最近の経済情勢 2016年7月号

平成28年9月28日

(1)経済情勢等(6月発表の経済指標)

(ア)中銀が週次で発表しているエコノミスト等への調査に基づく経済成長予測に関し,6月24日時点では,本年の経済成長率は▲3.44%で先週から横ばい,明年の経済成長率は1.00%とされた。また,本年のインフレ率見通しは7.29%で6週連続の上方修正,明年のインフレ率見通しは5.50%とされた。

(イ)5月の拡大消費者物価指数(IPCA)は単月で0.78%となり,前月の0.61%から上昇し,2か月連続の上昇となった。居住費が+1.79%,食料・飲料費が+0.78%,保健・衛生費が+1.62%となったことが寄与した。また,本年当初からの累計で4.05%,12か月累計で9.32%の上昇となり,依然として政府のインフレ目標の上限である6.5%を上回る水準となっている。

(ウ)4月の鉱工業生産指数は,前年同月比▲7.2%で26か月連続のマイナス,前月比では+0.1%となり,2か月連続のプラスとなった。

(エ)5月の貿易収支は,輸出額は175.71億ドル(前年同月比+4.8%,前月比+14.3%),輸入額は111.34億ドル(前年同月比▲20.5%,前月比+5.9%)で,差し引き64.37億ドルで15か月連続の貿易黒字となり,5月としては過去最高の黒字額を記録した。

(オ)4月の小売売上高は,前年同月比▲6.7%で13か月連続のマイナス,前月比では+0.5%となり,2か月ぶりにプラスとなった。

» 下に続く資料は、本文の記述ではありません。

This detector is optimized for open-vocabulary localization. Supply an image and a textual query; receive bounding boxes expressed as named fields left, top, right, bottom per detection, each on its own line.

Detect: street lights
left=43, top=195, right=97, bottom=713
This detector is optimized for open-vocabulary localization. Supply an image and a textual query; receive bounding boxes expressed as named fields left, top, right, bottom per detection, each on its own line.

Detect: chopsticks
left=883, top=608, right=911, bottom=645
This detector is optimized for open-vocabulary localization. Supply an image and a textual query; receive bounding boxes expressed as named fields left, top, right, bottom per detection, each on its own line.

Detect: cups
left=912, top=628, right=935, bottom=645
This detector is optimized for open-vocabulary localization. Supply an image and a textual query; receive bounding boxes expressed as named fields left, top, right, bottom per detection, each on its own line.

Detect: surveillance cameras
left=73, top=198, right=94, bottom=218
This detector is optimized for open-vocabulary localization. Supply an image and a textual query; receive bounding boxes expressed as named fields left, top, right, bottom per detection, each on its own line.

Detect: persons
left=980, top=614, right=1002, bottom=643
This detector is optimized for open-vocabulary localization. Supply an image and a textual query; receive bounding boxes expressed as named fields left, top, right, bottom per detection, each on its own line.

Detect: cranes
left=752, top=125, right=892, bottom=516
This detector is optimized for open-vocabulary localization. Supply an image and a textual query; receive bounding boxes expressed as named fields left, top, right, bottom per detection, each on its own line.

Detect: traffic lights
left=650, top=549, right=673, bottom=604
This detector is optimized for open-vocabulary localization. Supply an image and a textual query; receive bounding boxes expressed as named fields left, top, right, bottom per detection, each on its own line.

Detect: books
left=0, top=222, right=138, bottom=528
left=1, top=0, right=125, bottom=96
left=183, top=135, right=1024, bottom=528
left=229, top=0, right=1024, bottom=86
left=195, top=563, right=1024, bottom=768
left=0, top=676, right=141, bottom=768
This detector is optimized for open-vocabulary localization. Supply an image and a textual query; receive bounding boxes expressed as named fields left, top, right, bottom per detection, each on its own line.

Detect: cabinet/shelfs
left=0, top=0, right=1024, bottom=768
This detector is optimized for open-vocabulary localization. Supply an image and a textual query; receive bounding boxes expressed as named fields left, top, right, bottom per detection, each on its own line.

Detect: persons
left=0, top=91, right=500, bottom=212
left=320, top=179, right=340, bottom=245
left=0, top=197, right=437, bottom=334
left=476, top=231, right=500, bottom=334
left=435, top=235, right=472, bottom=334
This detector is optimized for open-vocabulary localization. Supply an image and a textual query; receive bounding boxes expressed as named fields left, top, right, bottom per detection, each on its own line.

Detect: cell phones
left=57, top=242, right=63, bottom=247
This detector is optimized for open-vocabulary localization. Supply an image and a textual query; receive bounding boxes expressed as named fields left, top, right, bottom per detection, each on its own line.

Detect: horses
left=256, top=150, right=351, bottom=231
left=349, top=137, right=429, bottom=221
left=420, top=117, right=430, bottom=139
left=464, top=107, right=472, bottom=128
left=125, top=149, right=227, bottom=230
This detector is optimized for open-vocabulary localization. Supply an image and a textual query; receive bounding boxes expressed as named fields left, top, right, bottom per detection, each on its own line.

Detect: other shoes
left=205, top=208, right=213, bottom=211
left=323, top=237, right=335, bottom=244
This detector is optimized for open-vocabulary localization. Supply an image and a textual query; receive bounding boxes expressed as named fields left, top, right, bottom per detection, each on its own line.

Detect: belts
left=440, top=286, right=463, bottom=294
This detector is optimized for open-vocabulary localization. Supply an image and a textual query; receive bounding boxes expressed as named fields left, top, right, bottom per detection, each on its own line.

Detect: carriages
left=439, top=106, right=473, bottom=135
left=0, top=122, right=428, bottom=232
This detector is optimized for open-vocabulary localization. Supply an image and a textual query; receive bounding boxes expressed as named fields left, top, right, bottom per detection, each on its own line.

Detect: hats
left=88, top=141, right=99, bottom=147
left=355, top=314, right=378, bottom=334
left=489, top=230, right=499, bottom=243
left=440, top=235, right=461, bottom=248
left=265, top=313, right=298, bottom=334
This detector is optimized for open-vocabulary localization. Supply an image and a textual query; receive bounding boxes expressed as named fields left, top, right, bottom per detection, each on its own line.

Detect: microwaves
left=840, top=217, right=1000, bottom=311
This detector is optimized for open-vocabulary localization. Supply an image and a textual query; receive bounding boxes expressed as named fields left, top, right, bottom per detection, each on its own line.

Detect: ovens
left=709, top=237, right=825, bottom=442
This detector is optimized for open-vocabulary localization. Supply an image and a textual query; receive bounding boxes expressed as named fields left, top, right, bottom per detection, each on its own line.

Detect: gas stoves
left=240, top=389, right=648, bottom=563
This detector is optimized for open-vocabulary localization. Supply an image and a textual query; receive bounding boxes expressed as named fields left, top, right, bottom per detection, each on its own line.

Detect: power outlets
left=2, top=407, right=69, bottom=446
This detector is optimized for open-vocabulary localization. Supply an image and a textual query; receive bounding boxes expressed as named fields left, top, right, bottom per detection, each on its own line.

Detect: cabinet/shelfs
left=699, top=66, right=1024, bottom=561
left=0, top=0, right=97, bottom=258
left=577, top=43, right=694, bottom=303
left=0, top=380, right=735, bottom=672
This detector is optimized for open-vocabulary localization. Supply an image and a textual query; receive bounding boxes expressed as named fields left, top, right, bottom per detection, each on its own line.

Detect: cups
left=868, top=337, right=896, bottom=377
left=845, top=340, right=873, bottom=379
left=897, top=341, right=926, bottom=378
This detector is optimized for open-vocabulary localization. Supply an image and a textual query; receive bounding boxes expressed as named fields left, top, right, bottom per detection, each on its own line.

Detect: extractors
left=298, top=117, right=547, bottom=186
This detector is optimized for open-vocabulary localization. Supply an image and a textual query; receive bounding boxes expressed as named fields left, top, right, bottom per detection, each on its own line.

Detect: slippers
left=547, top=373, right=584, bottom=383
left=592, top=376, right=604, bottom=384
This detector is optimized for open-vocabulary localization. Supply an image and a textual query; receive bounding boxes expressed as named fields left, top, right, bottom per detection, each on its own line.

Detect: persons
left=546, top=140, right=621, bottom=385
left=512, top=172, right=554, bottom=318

(カ)全国の失業率(3~5月の移動平均)は11.2%となり,前回の公表値(2~4月の移動平均)から横ばいであった。
 

(2)経済政策等

(ア)6月7日,キンテラ運輸・港湾・民間航空大臣は,交通分野のコンセッション入札に参加する投資家に対して,より大きなリターンを保証するよう準備を行っている旨発言した。同大臣によると,投資家の関心を引くため,入札計画は再構築され,新たな政策パッケージが発表されることとなる。

(イ)6月14日,伯財務省は,公的機関全体の歳出額の上限を前年の歳出額に前年のインフレ率を加味した金額とする憲法修正案を発表した。

(ウ)6月24日,伯財務省は,英国のEU離脱(Brexit)を問う国民投票で離脱派勝利の結果を受けて,伯は十分な外貨準備高を有しており,経済状況は堅固で安全である等コメントしたプレスリリースを発出した。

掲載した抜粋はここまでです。